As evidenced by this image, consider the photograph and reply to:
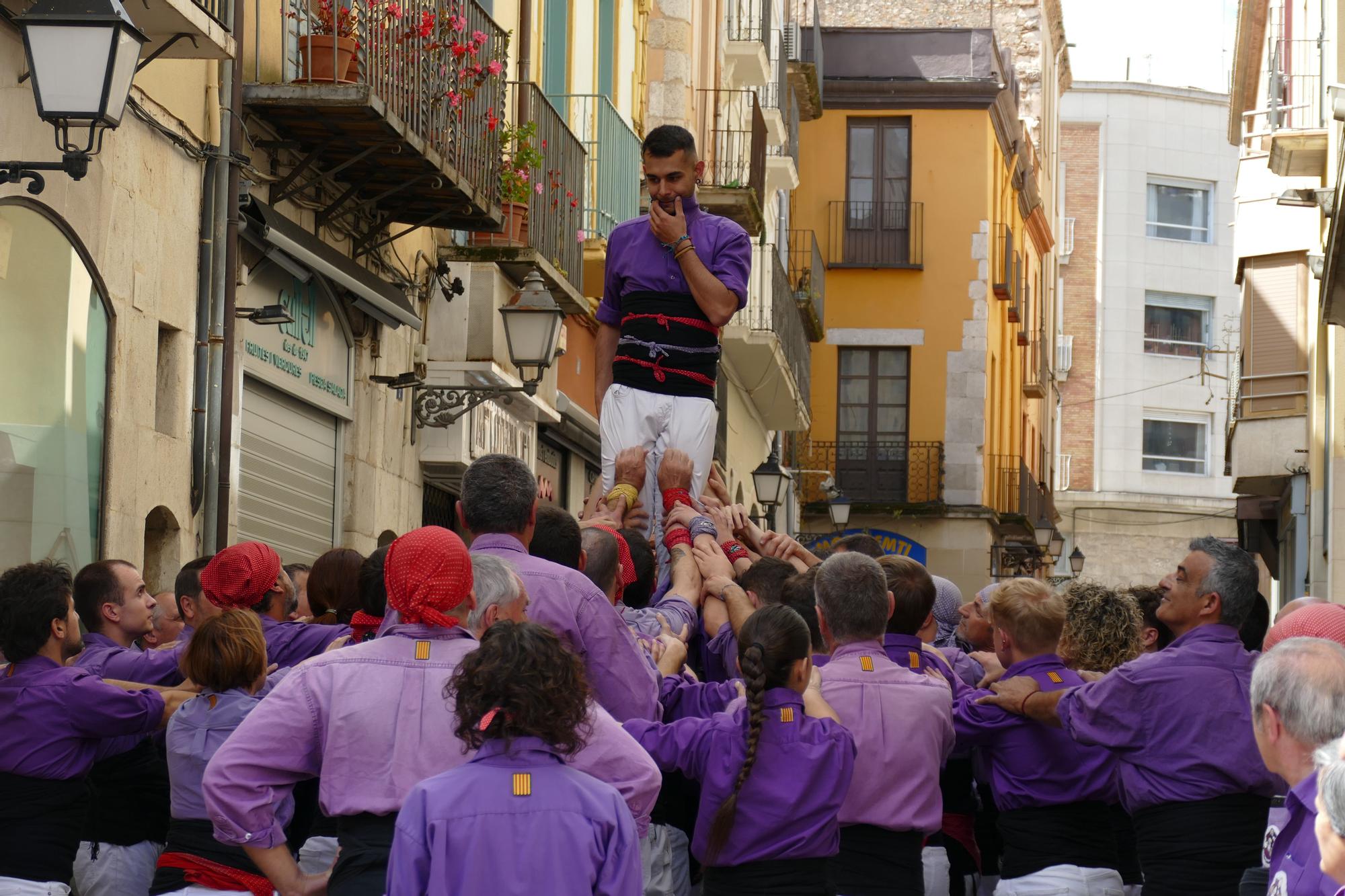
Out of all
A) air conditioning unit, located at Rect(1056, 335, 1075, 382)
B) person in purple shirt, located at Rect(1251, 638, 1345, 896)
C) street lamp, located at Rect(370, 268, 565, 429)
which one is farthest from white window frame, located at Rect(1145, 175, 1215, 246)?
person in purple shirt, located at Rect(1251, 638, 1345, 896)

☆ ☆ ☆

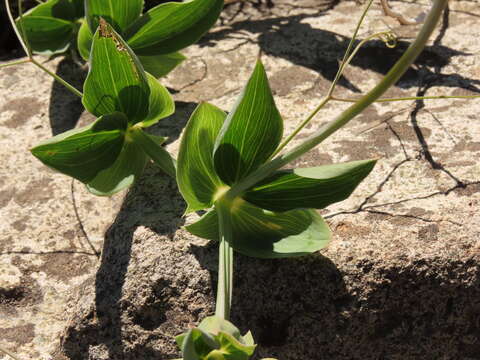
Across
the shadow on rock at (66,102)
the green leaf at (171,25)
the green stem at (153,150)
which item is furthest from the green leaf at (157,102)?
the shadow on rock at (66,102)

☆ ☆ ☆

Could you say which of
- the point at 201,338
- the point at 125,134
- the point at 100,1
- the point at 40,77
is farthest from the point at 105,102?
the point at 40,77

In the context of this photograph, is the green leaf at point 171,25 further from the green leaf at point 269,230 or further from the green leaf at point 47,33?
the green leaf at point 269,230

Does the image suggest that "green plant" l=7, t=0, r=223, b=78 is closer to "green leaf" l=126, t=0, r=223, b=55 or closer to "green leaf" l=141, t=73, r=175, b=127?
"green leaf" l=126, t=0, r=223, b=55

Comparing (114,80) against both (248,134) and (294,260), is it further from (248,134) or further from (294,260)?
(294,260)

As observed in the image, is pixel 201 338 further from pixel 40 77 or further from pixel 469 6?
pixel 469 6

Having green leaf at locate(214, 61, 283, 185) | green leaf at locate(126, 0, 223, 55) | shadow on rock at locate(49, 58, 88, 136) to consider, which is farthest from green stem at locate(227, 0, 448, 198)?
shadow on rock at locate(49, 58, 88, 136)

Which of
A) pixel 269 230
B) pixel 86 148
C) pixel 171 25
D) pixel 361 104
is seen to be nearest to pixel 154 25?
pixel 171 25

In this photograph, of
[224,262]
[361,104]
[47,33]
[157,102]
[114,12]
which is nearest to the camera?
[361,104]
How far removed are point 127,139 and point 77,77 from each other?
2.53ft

☆ ☆ ☆

*EXERCISE REQUIREMENTS*:
Extract each line in the material above that contains the string "rock", and reproduce every such line in full.

*RESULT FOR THIS EXERCISE*:
the shadow on rock at (66,102)
the shadow on rock at (66,102)
Having green leaf at locate(214, 61, 283, 185) | green leaf at locate(126, 0, 223, 55) | shadow on rock at locate(49, 58, 88, 136) to consider, which is farthest from green stem at locate(227, 0, 448, 198)?
shadow on rock at locate(49, 58, 88, 136)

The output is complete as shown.